29 September, 2013

Splayd tradition

These are our own Splayds.
Family traditions? They've become a popular topic for discussion amongst some in recent years. We haven't deliberately set up many traditions as such, but of course when you do things the same way a few times, it becomes a habit or tradition, especially with children. But because our family has been brought up across two different countries, perhaps we haven't as many traditions as some back home because we have to be flexible.

We do have a number of simple traditions surrounding birthdays. Generally speaking we open birthday presents at breakfast time and have a family party in the evening, including cake. The cakes for the boys are generally themed and often from the Australian Women's Weekly famous birthday cake cookbook. We usually eat the cake with special cutlery called "splayd" that David and I received for our wedding. 

At present we're working our way through two birthday cakes, as we've had two birthdays in the last 10 days. Our splayds are getting a good workout. 
It's interesting to Google splayd. They create a bit of cross cultural controversy (for example here). They aren't the same as the American spork, including a straighter edge that is suitable for cutting soft foods like cake and they are always metal. Splayd is actually a registered trade name and they were invented in Australia in the late 1940s.
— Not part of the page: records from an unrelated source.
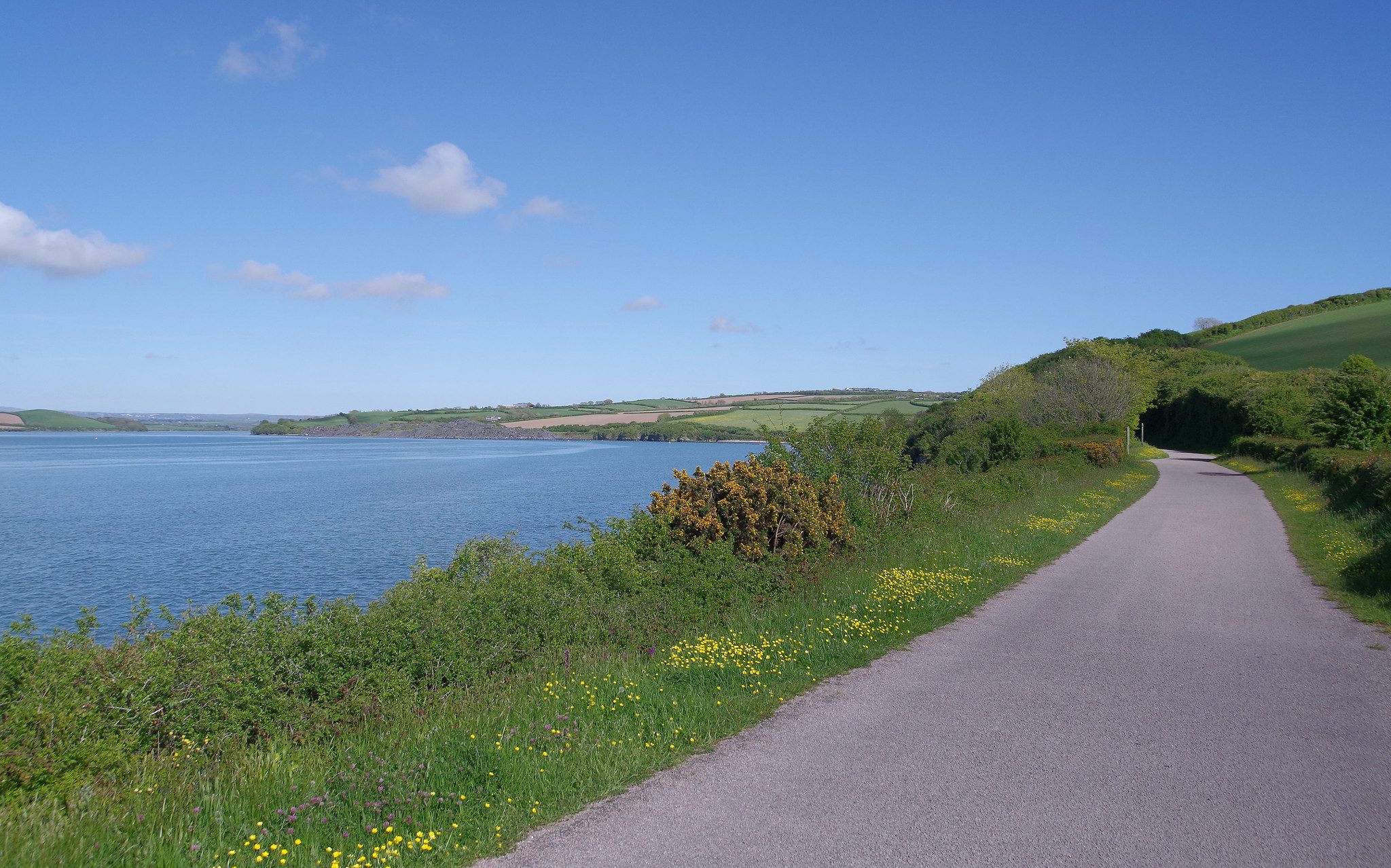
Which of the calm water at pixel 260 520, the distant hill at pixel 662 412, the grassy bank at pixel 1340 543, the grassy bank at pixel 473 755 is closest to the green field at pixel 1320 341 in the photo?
the distant hill at pixel 662 412

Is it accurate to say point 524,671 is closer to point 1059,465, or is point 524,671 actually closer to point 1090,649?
point 1090,649

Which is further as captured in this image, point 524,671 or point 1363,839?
point 524,671

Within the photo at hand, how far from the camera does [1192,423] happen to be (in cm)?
6794

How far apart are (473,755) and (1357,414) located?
3755 cm

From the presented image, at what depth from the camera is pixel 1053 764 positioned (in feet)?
16.5

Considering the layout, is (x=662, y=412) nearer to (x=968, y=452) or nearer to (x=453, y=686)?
(x=968, y=452)

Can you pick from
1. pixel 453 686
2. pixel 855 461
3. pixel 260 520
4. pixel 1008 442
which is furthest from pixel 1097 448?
pixel 453 686

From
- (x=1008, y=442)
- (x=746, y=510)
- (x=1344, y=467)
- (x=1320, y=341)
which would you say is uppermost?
(x=1320, y=341)

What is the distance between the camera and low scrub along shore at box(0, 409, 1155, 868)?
4254 millimetres

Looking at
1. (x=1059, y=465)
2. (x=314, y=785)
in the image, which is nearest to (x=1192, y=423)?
(x=1059, y=465)

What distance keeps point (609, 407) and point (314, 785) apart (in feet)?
390

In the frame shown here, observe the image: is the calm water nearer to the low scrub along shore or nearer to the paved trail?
the low scrub along shore

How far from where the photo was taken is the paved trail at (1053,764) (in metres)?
4.03

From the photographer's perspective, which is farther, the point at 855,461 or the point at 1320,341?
the point at 1320,341
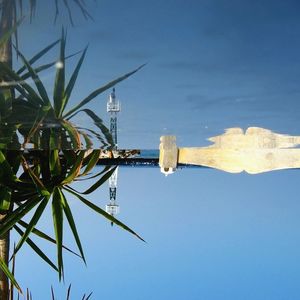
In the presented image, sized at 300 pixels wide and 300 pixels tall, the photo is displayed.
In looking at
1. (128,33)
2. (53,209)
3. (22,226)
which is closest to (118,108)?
(128,33)

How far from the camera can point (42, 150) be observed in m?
2.46

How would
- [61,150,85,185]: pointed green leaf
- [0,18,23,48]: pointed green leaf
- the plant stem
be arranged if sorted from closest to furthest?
[0,18,23,48]: pointed green leaf
[61,150,85,185]: pointed green leaf
the plant stem

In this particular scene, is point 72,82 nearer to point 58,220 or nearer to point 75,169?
point 75,169

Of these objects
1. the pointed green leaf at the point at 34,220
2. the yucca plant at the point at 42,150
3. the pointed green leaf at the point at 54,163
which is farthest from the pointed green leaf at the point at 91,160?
the pointed green leaf at the point at 34,220

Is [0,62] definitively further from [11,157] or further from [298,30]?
[298,30]

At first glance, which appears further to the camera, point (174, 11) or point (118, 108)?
point (118, 108)

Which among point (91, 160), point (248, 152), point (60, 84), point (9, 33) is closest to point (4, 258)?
point (91, 160)

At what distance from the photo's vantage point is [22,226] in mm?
2508

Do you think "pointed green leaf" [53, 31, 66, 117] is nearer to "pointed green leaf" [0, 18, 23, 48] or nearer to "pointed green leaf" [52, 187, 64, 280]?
"pointed green leaf" [0, 18, 23, 48]

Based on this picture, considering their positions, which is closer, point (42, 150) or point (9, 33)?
point (9, 33)

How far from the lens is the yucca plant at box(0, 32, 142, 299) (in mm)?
2016

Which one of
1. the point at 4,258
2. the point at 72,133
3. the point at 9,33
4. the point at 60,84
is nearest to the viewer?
the point at 9,33

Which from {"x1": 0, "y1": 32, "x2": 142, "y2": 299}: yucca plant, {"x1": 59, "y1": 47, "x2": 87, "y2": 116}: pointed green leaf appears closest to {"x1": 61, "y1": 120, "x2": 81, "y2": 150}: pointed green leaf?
{"x1": 0, "y1": 32, "x2": 142, "y2": 299}: yucca plant

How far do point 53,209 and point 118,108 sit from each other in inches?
27.2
According to the official Splayd website:
SPLAYD® utensils (after the verb to splay - to slant, slope or spread outwards) were invented in Australia by Bill McAurthur of Potts Point, New South Wales in the late 1940's.
This blogpost gives us a nice tongue-in-cheek description: http://theracket.com/2012/06/splayd-a-utensil-perfected-a-nation-unified/

It is lovely, in the midst of a fairly practical and careful-spending family-of-boys lifestyle, to have the luxury of eating cake with these.

Do you have an unusual tradition in your family?

1 comment:

Joan Justiniano said...

Chocolate chip pancakes for birthday breakfast!